Arifah juga menegaskan bahwa pernikahan siri seharusnya tidak dilakukan apalagi antara korban dengan pelaku kekerasan seksual.

"Pernikahan siri tidak pernah diizinkan. Sebenarnya tidak ada pernikahan siri. Kasus ini harusnya tetap proses hukum, ditindak lanjuti. Selesainya tidak dinikahkan siri. Harus diselesaikan," kata Arifah, di Mapolda Jateng.

Wakil Kepala Kepolisian Daerah (Wakapolda) Jawa Tengah, Brigjen Agus Suryonugroho, mengatakan ada dua laporan dalam kasus tersebut, yaitu nomor 44 dan nomor 45. Dia menjelaskan terkait kasus pertama dengan korban di bawah umur saat kejadian dan pelaku inisial A (saat kejadian berusia 17-18 tahun).

"LP nomor 44 kejadian di rumah kosong di Kabupaten Purworejo. A melakukan persetubuhan lima kali mulai pertengahan 2022 sampai Juni 2023," kata Agus.

Modus yang dilakukan ialah merayu korban dengan mengajak berbincang dalam kamar rumah kosong milik pamannya. Hal itu dilakukan lima kali.

Kemudian terkait laporan nomor 45, Agus menjelaskan korban berusia 16 tahun saat kejadian. Sedangkan tersangkanya ada dua, yaitu P (berusia 15 tahun saat kejadian) dan F (berusia 14 tahun saat kejadian).

Peristiwa terjadi 16 Januari 2024 di sebuah warung kosong dekat persawahan. Awalnya mereka bertiga main ke Alun-alun Purworejo. Saat pulang naik motor dengan berboncengan tiga, korban kemudian diperkosa di sebuah warung kosong.

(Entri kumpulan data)

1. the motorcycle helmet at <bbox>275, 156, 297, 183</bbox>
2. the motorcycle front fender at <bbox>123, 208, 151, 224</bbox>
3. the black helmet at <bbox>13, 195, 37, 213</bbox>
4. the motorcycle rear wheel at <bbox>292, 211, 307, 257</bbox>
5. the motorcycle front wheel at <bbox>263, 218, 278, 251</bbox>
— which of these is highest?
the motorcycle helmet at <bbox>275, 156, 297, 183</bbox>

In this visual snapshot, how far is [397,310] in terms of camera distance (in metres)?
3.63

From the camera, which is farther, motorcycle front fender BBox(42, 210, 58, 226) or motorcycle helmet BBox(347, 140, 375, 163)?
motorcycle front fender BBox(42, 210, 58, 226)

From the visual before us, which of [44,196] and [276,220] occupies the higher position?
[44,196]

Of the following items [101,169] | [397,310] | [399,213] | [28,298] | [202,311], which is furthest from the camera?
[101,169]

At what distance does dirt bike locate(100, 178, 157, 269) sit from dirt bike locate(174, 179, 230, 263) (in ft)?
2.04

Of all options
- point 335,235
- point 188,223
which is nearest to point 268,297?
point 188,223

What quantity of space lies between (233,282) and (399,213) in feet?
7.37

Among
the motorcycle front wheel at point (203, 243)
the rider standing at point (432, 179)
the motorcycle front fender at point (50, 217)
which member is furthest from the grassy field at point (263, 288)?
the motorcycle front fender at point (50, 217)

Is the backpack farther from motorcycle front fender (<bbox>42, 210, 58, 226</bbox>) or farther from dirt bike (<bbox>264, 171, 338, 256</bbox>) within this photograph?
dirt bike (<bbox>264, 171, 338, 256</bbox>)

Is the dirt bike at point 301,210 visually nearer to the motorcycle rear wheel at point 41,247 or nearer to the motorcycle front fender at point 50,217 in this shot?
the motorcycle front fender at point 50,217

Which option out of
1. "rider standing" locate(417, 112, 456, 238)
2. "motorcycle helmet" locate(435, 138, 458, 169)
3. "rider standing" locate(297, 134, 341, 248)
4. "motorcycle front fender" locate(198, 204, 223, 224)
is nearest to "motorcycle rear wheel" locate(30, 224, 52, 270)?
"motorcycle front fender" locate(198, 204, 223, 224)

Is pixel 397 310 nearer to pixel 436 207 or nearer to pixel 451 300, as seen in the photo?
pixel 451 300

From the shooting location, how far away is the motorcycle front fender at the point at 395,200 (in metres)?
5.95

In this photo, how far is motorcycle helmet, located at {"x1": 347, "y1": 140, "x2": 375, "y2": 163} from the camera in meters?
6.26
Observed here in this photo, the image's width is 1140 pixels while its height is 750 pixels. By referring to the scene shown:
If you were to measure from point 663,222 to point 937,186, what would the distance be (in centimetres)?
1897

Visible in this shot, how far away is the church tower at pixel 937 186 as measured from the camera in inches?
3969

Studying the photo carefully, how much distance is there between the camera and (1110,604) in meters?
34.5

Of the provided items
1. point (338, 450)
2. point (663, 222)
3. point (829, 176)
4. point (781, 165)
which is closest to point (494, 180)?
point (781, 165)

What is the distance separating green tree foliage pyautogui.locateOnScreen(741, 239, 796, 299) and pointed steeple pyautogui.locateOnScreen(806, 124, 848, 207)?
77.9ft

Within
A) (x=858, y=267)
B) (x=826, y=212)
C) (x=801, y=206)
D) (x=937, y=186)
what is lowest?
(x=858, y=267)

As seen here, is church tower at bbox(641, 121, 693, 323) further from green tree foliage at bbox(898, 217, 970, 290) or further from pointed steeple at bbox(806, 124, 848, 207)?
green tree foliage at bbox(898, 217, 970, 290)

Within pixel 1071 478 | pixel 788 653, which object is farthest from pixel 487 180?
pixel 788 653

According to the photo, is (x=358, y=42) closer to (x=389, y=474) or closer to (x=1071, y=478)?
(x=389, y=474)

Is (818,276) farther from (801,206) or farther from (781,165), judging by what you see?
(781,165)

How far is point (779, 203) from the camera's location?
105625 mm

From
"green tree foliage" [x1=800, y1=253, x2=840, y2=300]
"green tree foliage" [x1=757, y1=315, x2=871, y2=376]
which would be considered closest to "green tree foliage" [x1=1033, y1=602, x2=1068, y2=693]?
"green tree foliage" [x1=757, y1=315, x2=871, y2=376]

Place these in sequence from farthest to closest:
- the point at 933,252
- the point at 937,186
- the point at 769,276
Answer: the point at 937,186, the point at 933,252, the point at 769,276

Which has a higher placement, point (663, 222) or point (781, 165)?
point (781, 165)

PETUNJUK LATIHAN →
A. Ketik ulang bagian bacaan tentang kasus di Purworejo yang terletak antara "Wakil Kepala Kepolisian" dan "dilakukan lima kali.", termasuk kedua bagian tersebut.
B. Sebutkan jumlah baris dalam catatan yang memuat kata "these", dan tuliskan angkanya saja.
Bacaan dan catatan di atas diambil dari sumber yang berbeda.

JAWABAN LENGKAP →
A.
Wakil Kepala Kepolisian Daerah (Wakapolda) Jawa Tengah, Brigjen Agus Suryonugroho, mengatakan ada dua laporan dalam kasus tersebut, yaitu nomor 44 dan nomor 45. Dia menjelaskan terkait kasus pertama dengan korban di bawah umur saat kejadian dan pelaku inisial A (saat kejadian berusia 17-18 tahun).

"LP nomor 44 kejadian di rumah kosong di Kabupaten Purworejo. A melakukan persetubuhan lima kali mulai pertengahan 2022 sampai Juni 2023," kata Agus.

Modus yang dilakukan ialah merayu korban dengan mengajak berbincang dalam kamar rumah kosong milik pamannya. Hal itu dilakukan lima kali.

B. 2